How to complete this task: For the entries below, the result should be an exact transcription of the lines from the one with "scientific name: Acanthisitta chloris" up to and including the one with "United States, site sanjuan_2016_Unit074_Ivan092.", and only those.

(Collected data entries)
+---+

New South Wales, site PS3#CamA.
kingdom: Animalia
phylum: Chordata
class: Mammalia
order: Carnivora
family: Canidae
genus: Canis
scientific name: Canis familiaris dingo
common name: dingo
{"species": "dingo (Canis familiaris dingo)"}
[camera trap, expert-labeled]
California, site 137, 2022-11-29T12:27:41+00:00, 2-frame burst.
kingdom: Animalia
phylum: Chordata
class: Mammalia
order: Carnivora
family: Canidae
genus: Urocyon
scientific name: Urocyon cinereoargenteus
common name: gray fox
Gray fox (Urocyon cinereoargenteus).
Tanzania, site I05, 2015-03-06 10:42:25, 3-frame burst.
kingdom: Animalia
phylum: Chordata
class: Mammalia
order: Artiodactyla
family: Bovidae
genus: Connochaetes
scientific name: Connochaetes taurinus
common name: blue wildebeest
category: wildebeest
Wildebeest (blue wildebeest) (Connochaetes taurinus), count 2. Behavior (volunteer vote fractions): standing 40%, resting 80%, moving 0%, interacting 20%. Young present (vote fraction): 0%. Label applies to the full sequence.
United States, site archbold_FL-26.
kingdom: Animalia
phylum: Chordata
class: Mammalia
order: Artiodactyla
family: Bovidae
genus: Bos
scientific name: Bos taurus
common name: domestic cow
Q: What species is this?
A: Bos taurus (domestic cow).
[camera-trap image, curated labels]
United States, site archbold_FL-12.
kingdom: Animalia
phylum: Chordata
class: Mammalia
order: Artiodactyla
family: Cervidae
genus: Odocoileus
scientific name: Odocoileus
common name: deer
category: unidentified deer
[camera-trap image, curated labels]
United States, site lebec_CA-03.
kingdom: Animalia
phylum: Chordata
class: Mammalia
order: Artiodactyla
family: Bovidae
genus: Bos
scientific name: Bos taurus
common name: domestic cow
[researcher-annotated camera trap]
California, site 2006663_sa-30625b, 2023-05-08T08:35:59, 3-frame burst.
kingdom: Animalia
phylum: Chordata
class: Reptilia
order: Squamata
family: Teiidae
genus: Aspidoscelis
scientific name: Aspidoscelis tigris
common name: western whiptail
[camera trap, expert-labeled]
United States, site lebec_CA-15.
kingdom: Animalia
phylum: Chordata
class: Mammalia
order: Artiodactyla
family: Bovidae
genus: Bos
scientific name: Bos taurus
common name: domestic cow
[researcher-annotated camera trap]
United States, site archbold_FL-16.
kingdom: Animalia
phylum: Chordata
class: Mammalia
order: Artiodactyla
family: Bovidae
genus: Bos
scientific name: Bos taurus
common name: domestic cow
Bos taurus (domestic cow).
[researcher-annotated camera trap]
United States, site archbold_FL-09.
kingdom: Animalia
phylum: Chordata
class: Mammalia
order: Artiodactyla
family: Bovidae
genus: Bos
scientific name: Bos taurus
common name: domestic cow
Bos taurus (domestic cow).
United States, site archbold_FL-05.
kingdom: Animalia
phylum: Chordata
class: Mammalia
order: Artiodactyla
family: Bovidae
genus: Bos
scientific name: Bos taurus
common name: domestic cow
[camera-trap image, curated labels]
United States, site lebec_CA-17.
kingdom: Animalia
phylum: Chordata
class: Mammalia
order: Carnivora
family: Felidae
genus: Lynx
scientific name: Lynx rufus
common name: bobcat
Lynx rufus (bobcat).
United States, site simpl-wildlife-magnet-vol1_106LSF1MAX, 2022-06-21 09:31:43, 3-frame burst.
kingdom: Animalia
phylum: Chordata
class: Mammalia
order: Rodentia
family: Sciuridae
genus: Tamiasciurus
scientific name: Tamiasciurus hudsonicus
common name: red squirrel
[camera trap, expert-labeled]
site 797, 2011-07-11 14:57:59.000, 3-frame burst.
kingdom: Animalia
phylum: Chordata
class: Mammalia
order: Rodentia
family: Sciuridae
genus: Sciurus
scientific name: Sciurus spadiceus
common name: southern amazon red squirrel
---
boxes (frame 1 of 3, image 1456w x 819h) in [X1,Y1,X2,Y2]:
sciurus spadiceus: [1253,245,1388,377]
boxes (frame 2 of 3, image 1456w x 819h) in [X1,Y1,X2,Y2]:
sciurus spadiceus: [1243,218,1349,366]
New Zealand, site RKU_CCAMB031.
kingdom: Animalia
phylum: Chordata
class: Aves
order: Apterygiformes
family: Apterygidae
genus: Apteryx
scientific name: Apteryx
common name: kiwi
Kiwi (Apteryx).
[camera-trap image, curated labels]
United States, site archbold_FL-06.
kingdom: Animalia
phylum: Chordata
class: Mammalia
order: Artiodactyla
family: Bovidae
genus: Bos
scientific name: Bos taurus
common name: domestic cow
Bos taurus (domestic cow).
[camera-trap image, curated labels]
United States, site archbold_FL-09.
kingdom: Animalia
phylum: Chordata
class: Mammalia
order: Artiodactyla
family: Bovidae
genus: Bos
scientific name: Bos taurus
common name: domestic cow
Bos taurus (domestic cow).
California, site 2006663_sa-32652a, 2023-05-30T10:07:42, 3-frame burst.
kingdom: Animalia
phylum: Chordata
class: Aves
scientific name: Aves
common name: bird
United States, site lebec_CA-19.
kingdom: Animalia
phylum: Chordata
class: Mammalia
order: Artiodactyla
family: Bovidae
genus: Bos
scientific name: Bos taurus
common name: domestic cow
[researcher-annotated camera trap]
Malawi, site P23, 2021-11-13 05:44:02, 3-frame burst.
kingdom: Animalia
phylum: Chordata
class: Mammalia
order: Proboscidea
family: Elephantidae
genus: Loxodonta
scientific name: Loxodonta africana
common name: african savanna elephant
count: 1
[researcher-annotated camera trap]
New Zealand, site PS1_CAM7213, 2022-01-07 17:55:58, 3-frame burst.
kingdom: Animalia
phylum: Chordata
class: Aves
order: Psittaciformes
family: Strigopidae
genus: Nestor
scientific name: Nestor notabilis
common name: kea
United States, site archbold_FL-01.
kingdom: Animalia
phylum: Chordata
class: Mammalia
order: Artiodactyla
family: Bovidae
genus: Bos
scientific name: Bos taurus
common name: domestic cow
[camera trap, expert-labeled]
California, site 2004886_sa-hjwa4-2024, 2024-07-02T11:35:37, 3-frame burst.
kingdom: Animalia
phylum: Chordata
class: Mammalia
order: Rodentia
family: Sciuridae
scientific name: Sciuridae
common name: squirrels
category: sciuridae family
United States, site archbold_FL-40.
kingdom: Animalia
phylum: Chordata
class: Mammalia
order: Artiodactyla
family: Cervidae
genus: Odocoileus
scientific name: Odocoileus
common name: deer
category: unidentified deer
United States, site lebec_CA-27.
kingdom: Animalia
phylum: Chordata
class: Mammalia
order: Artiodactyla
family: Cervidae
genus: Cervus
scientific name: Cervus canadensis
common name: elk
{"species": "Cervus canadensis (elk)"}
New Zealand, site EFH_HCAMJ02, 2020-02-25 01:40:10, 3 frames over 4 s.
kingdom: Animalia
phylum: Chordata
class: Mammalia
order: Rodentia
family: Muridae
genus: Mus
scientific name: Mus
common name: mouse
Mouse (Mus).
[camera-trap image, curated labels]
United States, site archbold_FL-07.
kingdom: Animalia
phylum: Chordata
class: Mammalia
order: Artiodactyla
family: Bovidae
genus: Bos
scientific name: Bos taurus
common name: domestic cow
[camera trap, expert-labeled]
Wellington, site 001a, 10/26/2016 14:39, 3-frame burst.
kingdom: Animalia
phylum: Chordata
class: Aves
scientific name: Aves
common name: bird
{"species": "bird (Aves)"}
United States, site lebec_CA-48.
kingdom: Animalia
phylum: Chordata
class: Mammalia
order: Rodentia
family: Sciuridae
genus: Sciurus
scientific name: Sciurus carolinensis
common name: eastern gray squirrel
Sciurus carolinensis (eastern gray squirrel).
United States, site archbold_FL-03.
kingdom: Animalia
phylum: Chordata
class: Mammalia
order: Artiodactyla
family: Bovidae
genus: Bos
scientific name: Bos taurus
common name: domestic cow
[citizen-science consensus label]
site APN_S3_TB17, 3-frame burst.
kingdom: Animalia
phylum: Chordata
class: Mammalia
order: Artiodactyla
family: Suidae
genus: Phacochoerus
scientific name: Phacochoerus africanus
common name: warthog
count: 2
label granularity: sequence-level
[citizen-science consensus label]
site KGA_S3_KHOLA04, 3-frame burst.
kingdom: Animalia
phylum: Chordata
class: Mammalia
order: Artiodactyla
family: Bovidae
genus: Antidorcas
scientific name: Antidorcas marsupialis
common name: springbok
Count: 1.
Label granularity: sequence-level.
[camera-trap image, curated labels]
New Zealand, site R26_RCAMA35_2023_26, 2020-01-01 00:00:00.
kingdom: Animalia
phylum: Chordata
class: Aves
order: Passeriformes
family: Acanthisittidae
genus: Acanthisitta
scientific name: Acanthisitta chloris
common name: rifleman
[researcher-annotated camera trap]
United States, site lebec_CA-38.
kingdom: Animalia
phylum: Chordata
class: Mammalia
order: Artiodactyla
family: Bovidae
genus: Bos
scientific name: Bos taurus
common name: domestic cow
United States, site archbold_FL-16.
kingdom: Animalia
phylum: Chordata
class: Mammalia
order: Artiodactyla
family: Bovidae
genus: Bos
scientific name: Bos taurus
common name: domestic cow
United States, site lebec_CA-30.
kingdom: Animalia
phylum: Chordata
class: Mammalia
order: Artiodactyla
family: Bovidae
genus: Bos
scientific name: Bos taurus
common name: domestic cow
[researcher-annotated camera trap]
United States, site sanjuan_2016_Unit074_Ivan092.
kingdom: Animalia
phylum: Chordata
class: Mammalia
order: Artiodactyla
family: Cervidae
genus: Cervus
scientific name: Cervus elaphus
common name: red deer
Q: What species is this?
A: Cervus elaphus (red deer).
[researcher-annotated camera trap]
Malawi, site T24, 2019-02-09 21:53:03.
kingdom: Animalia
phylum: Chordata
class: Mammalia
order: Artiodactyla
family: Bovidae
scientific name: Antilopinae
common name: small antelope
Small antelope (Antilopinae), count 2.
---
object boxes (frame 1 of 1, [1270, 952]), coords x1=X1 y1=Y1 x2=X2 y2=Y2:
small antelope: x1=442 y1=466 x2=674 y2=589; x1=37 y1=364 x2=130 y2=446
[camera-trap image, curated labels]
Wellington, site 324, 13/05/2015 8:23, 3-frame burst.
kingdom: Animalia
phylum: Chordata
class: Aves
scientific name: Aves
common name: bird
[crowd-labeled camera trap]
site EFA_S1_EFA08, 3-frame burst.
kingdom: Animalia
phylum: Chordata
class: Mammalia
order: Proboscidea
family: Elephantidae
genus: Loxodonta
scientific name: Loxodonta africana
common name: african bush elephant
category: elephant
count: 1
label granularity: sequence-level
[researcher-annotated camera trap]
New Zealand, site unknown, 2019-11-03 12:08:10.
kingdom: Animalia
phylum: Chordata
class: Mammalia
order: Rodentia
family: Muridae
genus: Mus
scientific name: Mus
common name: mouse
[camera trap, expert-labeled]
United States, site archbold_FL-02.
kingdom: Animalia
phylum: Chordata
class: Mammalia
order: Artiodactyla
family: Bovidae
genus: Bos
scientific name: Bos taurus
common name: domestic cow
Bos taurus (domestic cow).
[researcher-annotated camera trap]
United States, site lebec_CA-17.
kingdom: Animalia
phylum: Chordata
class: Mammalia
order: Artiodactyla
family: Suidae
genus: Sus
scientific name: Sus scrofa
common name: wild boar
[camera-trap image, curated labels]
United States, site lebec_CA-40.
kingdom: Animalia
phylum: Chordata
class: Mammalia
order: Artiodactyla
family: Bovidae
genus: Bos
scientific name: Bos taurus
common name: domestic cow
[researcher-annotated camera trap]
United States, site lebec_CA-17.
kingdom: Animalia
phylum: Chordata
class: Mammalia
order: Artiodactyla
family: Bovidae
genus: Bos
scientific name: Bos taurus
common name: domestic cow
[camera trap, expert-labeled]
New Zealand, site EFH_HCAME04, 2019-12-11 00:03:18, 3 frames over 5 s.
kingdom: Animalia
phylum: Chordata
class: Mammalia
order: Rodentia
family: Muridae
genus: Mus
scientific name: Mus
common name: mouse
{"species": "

+---+

Exercise output:
scientific name: Acanthisitta chloris
common name: rifleman
[researcher-annotated camera trap]
United States, site lebec_CA-38.
kingdom: Animalia
phylum: Chordata
class: Mammalia
order: Artiodactyla
family: Bovidae
genus: Bos
scientific name: Bos taurus
common name: domestic cow
United States, site archbold_FL-16.
kingdom: Animalia
phylum: Chordata
class: Mammalia
order: Artiodactyla
family: Bovidae
genus: Bos
scientific name: Bos taurus
common name: domestic cow
United States, site lebec_CA-30.
kingdom: Animalia
phylum: Chordata
class: Mammalia
order: Artiodactyla
family: Bovidae
genus: Bos
scientific name: Bos taurus
common name: domestic cow
[researcher-annotated camera trap]
United States, site sanjuan_2016_Unit074_Ivan092.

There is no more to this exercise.